Маяковский дает весьма ясное определение коллективу:

«Дяденька,

что вы делаете тут,

столько

больших дядей?»

Что?

Социализм:

свободный труд

Свободно

собравшихся людей.

Общество Республики, по Маяковскому, – это свободное собрание сознательных тружеников, лишенных имперских и национальных амбиций. Это марксистское, то есть классовое, представление об освобожденном труде, который один только и является критерием социального единения.

Ничего общего с толпой империи, идущей на войну с другой толпой из соседней империи, это общество не имеет и иметь не может.

Я счастлив,

что я

этой силы частица,

что общие

даже слезы из глаз.

Сильнее

и чище

нельзя причаститься

великому чувству

по имени —

класс!

Именно «класс» – но не род, не нация, не государство, не религия; только класс «труждающихся и обремененных», как говорит Писание, и достоин сострадания.

Про это – написана «Мистерия-буфф». Про это – нарисованы «Окна РОСТА».

И совершенно про иное написаны тысячи полотен немецкого экспрессионизма, выкликающие из глубин спонтанную национальную родовую стихию.
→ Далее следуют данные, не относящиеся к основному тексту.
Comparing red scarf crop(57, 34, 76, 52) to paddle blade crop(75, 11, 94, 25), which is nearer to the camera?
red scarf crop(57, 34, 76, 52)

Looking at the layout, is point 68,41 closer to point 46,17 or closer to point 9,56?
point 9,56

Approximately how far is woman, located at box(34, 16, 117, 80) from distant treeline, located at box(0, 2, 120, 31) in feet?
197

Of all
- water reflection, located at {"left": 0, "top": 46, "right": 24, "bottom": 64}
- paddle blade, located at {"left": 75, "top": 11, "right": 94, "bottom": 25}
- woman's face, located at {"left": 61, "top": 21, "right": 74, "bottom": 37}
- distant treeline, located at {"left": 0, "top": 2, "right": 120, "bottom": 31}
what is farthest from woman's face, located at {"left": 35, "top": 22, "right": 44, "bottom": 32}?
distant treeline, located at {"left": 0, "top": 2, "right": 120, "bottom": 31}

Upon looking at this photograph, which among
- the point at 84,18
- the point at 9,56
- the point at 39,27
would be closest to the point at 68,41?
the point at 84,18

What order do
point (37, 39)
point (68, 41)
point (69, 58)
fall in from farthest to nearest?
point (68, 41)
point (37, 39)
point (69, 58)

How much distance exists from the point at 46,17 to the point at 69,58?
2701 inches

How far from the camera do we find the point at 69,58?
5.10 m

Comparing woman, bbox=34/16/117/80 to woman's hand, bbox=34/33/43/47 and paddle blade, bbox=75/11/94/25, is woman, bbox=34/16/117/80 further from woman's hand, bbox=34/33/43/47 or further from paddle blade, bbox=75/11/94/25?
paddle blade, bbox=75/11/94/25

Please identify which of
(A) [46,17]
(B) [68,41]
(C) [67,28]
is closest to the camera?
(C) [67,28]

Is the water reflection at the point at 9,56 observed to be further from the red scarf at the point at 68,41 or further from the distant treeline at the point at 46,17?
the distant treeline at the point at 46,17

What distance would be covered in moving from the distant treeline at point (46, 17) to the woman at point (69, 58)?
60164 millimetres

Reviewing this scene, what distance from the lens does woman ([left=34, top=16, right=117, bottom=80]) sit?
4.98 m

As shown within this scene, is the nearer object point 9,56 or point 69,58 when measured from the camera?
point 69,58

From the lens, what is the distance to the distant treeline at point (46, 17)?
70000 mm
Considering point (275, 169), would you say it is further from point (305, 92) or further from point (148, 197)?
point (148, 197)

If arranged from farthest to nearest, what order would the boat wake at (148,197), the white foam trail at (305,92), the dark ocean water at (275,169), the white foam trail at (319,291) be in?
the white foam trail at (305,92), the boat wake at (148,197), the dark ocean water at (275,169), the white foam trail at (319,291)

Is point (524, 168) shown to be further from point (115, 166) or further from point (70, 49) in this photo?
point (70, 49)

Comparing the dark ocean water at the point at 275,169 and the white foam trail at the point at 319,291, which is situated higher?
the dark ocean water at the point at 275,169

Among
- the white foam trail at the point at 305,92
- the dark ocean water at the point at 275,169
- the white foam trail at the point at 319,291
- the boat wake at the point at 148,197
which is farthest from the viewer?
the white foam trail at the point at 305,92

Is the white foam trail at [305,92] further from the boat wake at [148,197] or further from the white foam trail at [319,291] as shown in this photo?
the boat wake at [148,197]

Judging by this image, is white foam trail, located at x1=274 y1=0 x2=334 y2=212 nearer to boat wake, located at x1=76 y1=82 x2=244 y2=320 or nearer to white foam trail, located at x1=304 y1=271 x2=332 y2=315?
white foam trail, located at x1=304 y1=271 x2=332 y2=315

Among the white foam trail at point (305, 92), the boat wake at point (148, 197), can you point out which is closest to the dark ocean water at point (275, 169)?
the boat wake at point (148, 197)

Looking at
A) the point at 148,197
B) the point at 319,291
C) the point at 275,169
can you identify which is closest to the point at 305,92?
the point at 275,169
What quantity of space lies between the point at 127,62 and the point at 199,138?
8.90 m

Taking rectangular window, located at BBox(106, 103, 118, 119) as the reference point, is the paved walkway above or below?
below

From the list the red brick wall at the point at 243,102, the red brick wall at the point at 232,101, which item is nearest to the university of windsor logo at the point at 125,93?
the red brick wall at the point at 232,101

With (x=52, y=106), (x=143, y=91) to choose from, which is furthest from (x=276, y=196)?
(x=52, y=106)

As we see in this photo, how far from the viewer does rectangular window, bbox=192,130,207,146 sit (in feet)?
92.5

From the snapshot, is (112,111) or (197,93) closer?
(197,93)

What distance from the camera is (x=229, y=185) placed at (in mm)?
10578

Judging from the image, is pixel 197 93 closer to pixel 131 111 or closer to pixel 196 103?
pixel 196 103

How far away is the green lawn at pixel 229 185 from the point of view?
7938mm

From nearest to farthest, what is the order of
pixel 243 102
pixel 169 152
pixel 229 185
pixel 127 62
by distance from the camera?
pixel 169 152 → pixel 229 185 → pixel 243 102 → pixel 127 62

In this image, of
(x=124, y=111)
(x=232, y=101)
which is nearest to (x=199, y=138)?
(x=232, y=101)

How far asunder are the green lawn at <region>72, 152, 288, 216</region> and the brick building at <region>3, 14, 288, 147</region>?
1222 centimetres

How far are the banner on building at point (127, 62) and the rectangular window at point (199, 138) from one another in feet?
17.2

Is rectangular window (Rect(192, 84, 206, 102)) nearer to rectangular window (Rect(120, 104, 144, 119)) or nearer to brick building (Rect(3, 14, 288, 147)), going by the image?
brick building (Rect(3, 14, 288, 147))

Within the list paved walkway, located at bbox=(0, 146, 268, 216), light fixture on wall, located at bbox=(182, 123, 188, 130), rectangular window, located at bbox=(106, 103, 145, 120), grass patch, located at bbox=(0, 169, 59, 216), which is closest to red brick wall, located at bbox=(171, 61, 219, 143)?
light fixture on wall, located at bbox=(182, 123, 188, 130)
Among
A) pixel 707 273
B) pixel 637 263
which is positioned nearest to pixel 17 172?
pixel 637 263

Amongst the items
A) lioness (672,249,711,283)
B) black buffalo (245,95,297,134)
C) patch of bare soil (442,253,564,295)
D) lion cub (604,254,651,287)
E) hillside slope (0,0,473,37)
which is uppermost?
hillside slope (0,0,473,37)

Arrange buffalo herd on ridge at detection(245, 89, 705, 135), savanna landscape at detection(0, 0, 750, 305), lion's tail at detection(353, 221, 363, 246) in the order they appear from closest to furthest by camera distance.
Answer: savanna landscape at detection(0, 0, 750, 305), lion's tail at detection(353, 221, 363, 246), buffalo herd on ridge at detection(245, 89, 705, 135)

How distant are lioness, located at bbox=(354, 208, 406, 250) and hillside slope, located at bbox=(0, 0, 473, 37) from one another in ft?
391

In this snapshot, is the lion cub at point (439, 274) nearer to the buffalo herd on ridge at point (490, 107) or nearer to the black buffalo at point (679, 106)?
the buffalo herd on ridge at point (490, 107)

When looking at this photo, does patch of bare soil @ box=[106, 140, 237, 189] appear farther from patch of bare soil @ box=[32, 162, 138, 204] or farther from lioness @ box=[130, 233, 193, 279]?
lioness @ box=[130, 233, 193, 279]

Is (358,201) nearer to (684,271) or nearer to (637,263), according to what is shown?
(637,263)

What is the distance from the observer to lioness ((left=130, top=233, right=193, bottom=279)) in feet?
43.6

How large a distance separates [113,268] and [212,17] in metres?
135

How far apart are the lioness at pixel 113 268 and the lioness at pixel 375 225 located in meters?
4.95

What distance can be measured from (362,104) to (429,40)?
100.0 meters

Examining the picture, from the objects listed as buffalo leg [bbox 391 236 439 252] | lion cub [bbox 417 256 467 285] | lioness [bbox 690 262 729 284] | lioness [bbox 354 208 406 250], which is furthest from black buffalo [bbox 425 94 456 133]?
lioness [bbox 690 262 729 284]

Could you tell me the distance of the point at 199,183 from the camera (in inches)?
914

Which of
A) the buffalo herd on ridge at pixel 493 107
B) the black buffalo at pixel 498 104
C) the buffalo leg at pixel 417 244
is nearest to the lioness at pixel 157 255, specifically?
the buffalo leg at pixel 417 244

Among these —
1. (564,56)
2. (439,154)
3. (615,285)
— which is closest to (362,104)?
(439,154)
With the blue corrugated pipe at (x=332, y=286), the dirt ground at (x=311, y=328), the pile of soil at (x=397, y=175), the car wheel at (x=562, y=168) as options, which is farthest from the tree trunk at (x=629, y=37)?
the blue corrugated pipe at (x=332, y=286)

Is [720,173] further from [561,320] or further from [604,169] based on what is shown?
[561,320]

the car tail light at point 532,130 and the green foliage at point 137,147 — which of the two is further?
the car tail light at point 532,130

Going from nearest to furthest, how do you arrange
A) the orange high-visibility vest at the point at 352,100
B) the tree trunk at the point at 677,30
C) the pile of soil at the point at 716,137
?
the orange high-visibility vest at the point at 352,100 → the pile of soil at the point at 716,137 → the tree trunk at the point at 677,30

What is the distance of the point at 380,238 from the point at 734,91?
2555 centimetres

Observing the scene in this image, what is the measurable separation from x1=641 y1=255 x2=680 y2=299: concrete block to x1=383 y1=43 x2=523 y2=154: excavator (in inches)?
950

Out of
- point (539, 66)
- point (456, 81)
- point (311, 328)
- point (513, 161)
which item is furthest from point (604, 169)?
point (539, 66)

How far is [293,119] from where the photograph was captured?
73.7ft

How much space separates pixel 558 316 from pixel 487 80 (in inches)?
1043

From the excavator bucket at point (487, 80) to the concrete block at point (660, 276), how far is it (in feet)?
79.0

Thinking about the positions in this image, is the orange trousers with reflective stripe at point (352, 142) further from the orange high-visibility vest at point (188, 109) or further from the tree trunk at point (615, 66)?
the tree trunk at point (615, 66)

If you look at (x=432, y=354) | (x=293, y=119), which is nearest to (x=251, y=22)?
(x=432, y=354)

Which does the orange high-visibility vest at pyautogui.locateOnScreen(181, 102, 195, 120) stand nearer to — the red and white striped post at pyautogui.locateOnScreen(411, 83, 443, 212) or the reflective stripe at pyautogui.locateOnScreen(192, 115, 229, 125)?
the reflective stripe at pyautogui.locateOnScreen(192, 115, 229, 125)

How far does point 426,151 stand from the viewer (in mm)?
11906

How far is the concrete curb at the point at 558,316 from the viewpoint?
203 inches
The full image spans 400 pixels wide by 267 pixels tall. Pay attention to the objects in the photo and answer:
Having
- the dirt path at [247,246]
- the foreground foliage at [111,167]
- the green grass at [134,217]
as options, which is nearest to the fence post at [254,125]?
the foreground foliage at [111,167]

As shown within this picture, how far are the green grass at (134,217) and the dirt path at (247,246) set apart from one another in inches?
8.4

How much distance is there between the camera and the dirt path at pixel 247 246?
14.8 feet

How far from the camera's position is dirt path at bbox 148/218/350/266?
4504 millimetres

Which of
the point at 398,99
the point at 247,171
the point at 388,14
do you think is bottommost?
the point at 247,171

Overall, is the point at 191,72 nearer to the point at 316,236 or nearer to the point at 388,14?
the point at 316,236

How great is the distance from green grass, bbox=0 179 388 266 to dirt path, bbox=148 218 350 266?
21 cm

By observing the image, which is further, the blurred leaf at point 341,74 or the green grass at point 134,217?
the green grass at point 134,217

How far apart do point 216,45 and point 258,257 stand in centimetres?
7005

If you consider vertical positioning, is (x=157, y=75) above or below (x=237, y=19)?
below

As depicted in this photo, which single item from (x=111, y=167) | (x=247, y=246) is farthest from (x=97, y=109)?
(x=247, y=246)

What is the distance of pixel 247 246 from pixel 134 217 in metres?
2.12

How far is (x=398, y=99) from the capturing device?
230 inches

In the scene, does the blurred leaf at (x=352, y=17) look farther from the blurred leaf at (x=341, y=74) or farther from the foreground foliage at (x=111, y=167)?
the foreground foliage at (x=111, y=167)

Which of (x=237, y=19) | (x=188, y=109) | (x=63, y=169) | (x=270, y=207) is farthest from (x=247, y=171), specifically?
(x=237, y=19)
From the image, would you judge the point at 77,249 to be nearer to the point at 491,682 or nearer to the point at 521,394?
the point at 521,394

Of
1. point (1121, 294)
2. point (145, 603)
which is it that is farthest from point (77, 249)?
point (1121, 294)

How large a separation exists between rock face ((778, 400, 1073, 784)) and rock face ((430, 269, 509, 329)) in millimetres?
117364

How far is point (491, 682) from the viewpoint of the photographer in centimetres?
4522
Принято, однако, числить Маяковского по ведомству экспрессионизма – и это ведет к эстетическому казусу. Стоит углубиться в анализ – путаница усугубляется.

3

Непосредственно из немецкого экспрессионизма (мастера работали рядом и учились, иногда даже наследовали приему) выросло движение, опровергающее экспрессионизм. Немецкий экспрессионизм (искусство времен Первой мировой) был в Германии преодолен искусством межвоенного времени, рефлексией на торжество стихий. Кирхнер и Нольде рисовали ярость и порыв, страдания и крики толпы, но на смену брутальным жестам пришла аналитика. После романов, написанных Эрнстом Юнгером, появились книги Эриха Ремарка – и, что еще более существенно – пьесы Бертольда Брехта. Драматургия Брехта хранит черты экспрессионизма, но это ни в коем случае не экспрессионизм. И приходится признать: либо экспрессионизм – это не то, что мы имеем в виду, называя огульно одним и тем же словом и Мунка и Нольде; либо экспрессионизм XX века – лишь одно из проявлений экспрессионизма как такового.